[Text excerpt Boundary: Start]

Getting to Know Australia – Part 2
After my last posting I immediately heard from readers who spoke of the pleasure of visiting family and friends who are living in Australia. That goes without saying. Whether they live in the coldest or hottest of climates, the most exotic or altogether boring of locations, spending time with people you love can be a joy, and well worth whatever it takes to get there. Indeed, I know from experience that if they have a beautiful home, luxurious swimming pool, and spacious guest suite, there may not even be any desire to explore the great beyond!
However, unless steeped in history or a culture altogether different than our own, one city is very much like any other, with little to offer that we cannot experience closer to home. This is often the case in Australia, as we shall see.
One of the 20th century’s most famous and distinctive buildings, the Sydney Opera House is a multi-venue performing arts centre at Sydney Harbour in New South Wales. This structure is perhaps what Australia is best known for, and beyond that Sydney looks much like any other city.
Moving clockwise around the coast, we come to the capital of Australia. In 1911 a competition was launched for the design of Canberra, and was won by the American architect, Walter Burley Griffin (1876–1937). His vision included an artificial lake in the centre of the city, but extensive political disputes resulted in the lake not being built until the 1960s. Griffin’s contribution was commemorated posthumously when the lake was named Lake Burley Griffin. It appears that those who named it didn’t realize that Burley was his middle name, not part of his last name.
The lake contains what travel writer Bill Bryson describes as “an engineering wonder, the wonder being why they bothered.” It is called “The Captain Cook Memorial Jet, a plume of water that shoots a couple of hundred feet into the air in a dazzlingly unarresting manner, then catches the prevailing breeze and drips in a fine but drenching spray over the bridge and whatever is on it.”
In his book “In a Sunburned Country” Bryson goes on to suggest some suitable city mottos: “Canberra…there’s nothing to it.” Or “Canberra… why wait for death?” Or his favourite, “Canberra… gateway to everywhere else.” As one former resident of Canberra replied when asked, “I reckon if you were going to rank things for how much pleasure they give – you know? – Canberra would come somewhere below breaking your arm.”

[Text excerpt Boundary: End]
[Data to examine Boundary: Start]

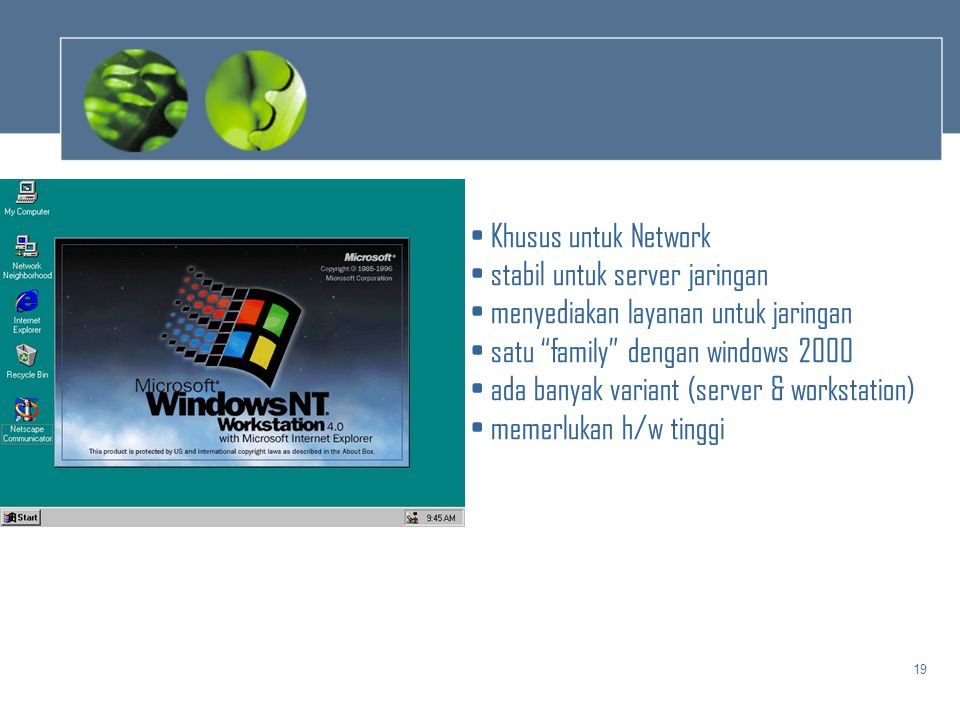 Khusus untuk Network stabil untuk server jaringan. menyediakan layanan untuk jaringan. satu family dengan windows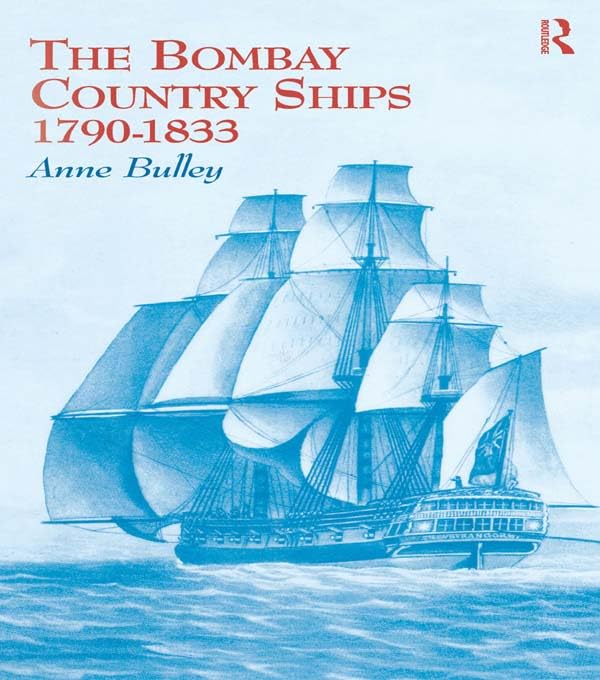 The Bombay Country Ships 1790-1833 Books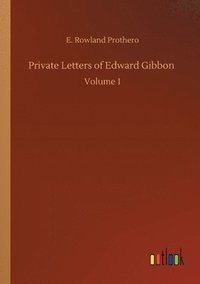 bokomslag Private Letters of Edward Gibbon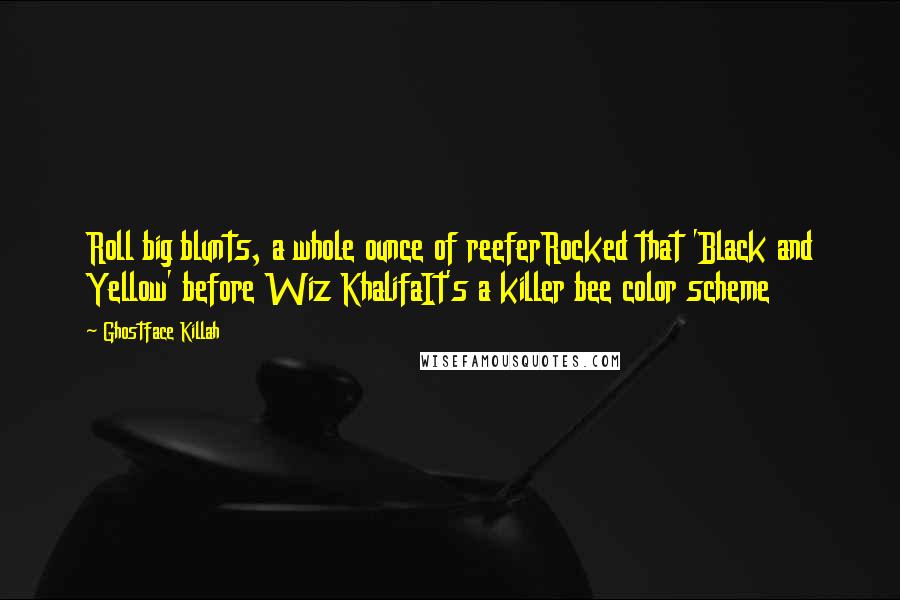 Ghostface Killah Quotes: Roll big blunts, a whole ounce of reeferRocked that 'Black and Yellow' before Wiz KhalifaIt's a killer bee color scheme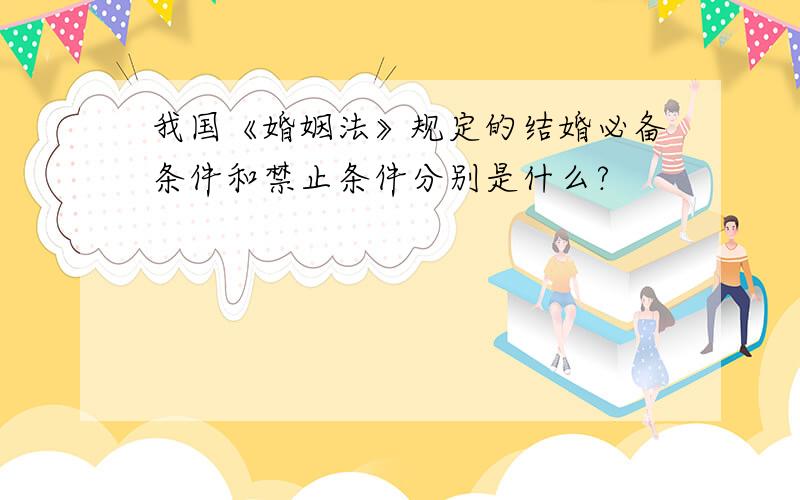 我国《婚姻法》规定的结婚必备条件和禁止条件分别是什么?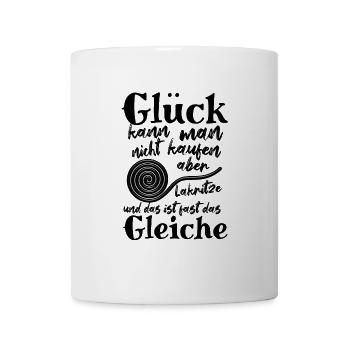 Glück kann man nicht kaufen - aber Lakritze - Tasse - Weiß - Vorne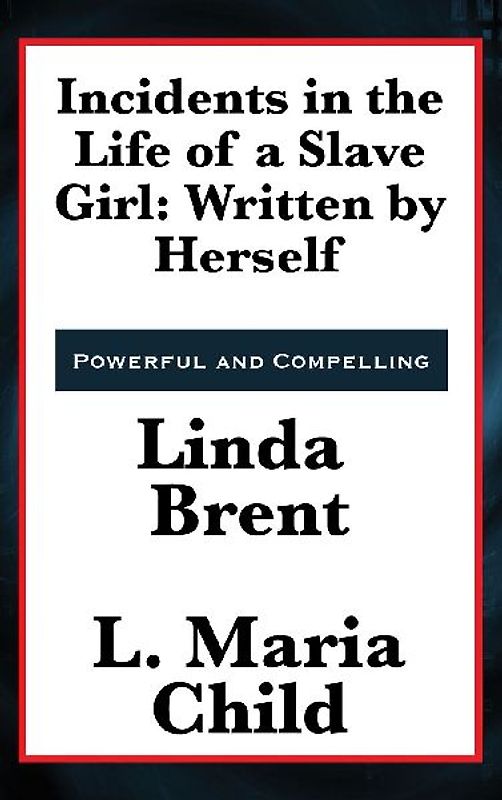 Incidents in the Life of a Slave Girl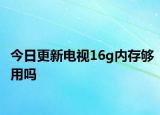 今日更新電視16g內(nèi)存夠用嗎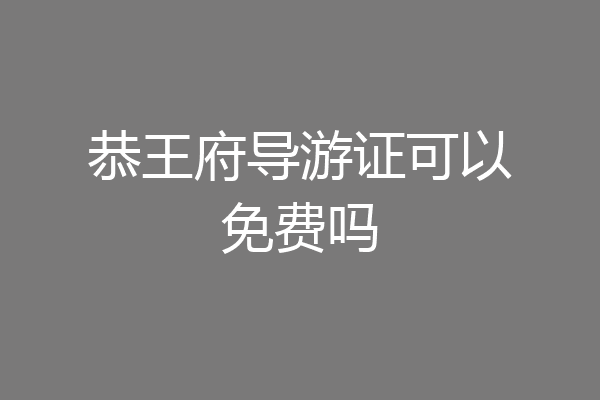 恭王府导游证可以免费吗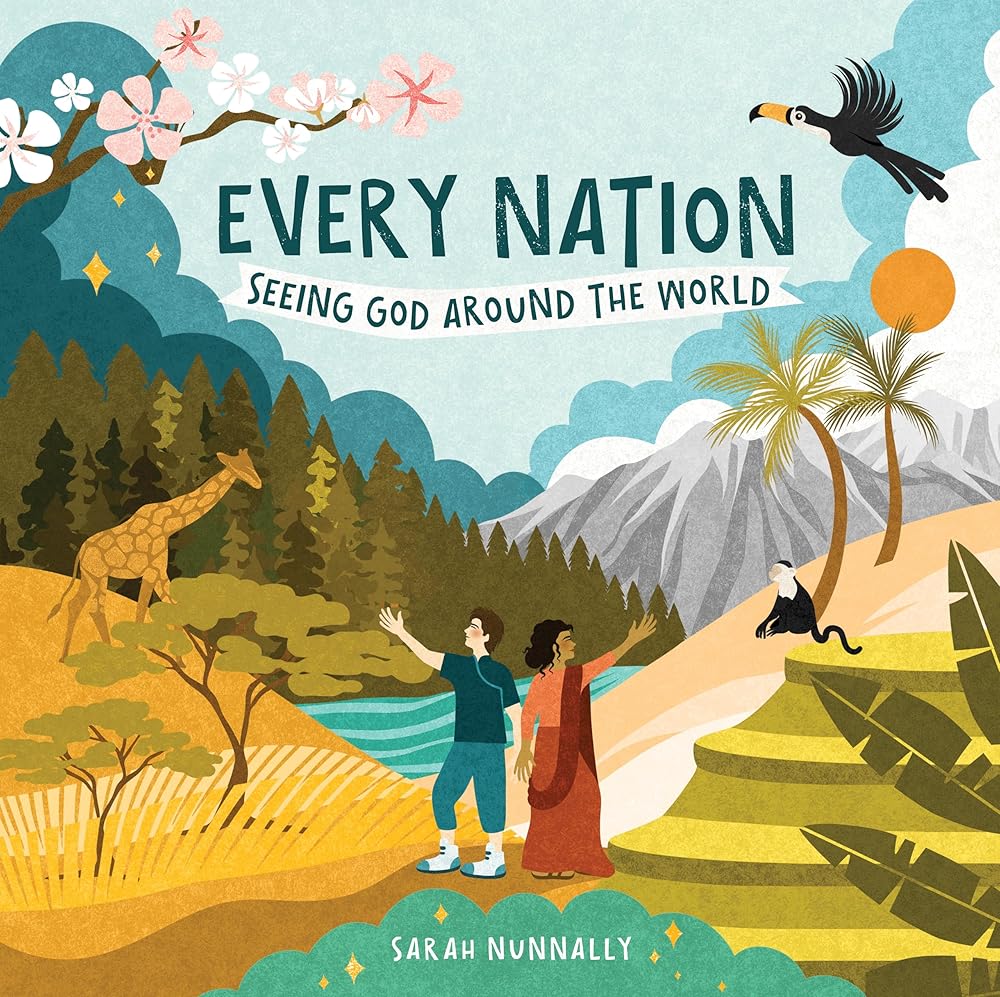 Every Nation: Seeing God Around the World (God Everywhere) cover image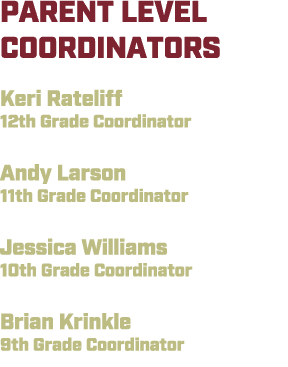 PARENT LEVEL COORDINATORS Keri Rateliff 12th Grade Coordinator Andy Larson 11th Grade Coordinator Jessica Williams 10...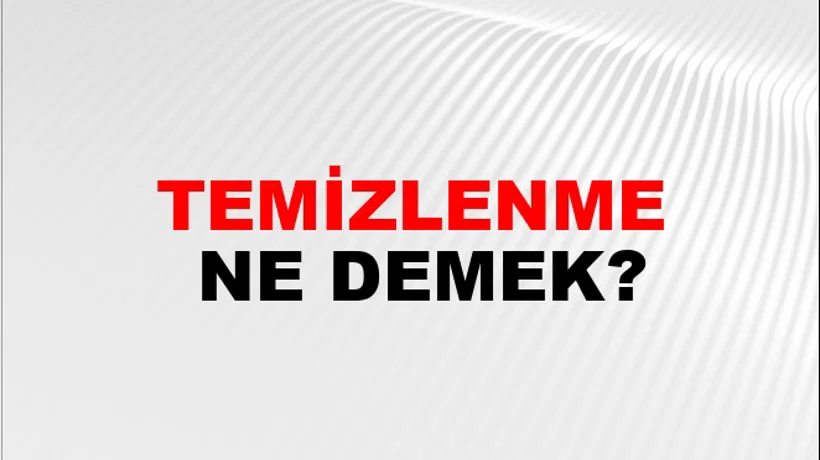 Temizlenme Temizlenme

[Data to examine Boundary: End]

_What to work on_.
1 – Write out the stretch of the Australia travel post from "One of the 20th" through "his last name.".
2 – Extend the Australia travel post from its last sentence onward.

_Responses in order_.
1 –
One of the 20th century’s most famous and distinctive buildings, the Sydney Opera House is a multi-venue performing arts centre at Sydney Harbour in New South Wales. This structure is perhaps what Australia is best known for, and beyond that Sydney looks much like any other city.
Moving clockwise around the coast, we come to the capital of Australia. In 1911 a competition was launched for the design of Canberra, and was won by the American architect, Walter Burley Griffin (1876–1937). His vision included an artificial lake in the centre of the city, but extensive political disputes resulted in the lake not being built until the 1960s. Griffin’s contribution was commemorated posthumously when the lake was named Lake Burley Griffin. It appears that those who named it didn’t realize that Burley was his middle name, not part of his last name.

2 –
Melbourne, according to thecrazytourist.com, is known for “its many laneways, its cultural diversity, excellent dining options for all budgets, and amazing street art.” The same, and much more, could be said of many cities.
In Bryson’s opinion Adelaide is the most overlooked of Australia’s principal cities, probably because of its geography. “The city stands on the wrong edge of civilized Australia, far from the vital Asian markets and with nothing on its own doorstep but a great deal of nothing. To the north and west lie a million-odd square miles of searing desert; to the south nothing but open sea all the way to Antarctica.” Enough said.
Perth is even more remote. “Behind you stretches seventeen hundred miles of inert red emptiness all the way to Adelaide; before you nothing but a featureless blue sea for five thousand miles to Africa.”
Darwin is the capital of Australia’s sparsely populated Northern Territory, and a gateway to massive Kakadu National Park. It is 3848 km from Perth, and 3426 km from Brisbane, with little of interest in between.
Brisbane, capital of Queensland is famous for its amazing climate that is near perfect all year round, and its proximity to many major tourist destinations, including the Gold Coast, which is Australia’s Florida. For those of us who live in or relatively close to the USA, this begs the question…
Fortunately, Bryson’s travel across Australia encompassed not just its cities, but the vast outback, which he describes as “an odd and unfathomable place. … It is almost not possible to exaggerate the punishing nature of Australia’s interior.” Experiencing it vicariously is quite enough for me. However, if you have an insatiable and indomitable spirit of adventure mixed with a touch of masochism you should probably visit that part of the world sooner than later.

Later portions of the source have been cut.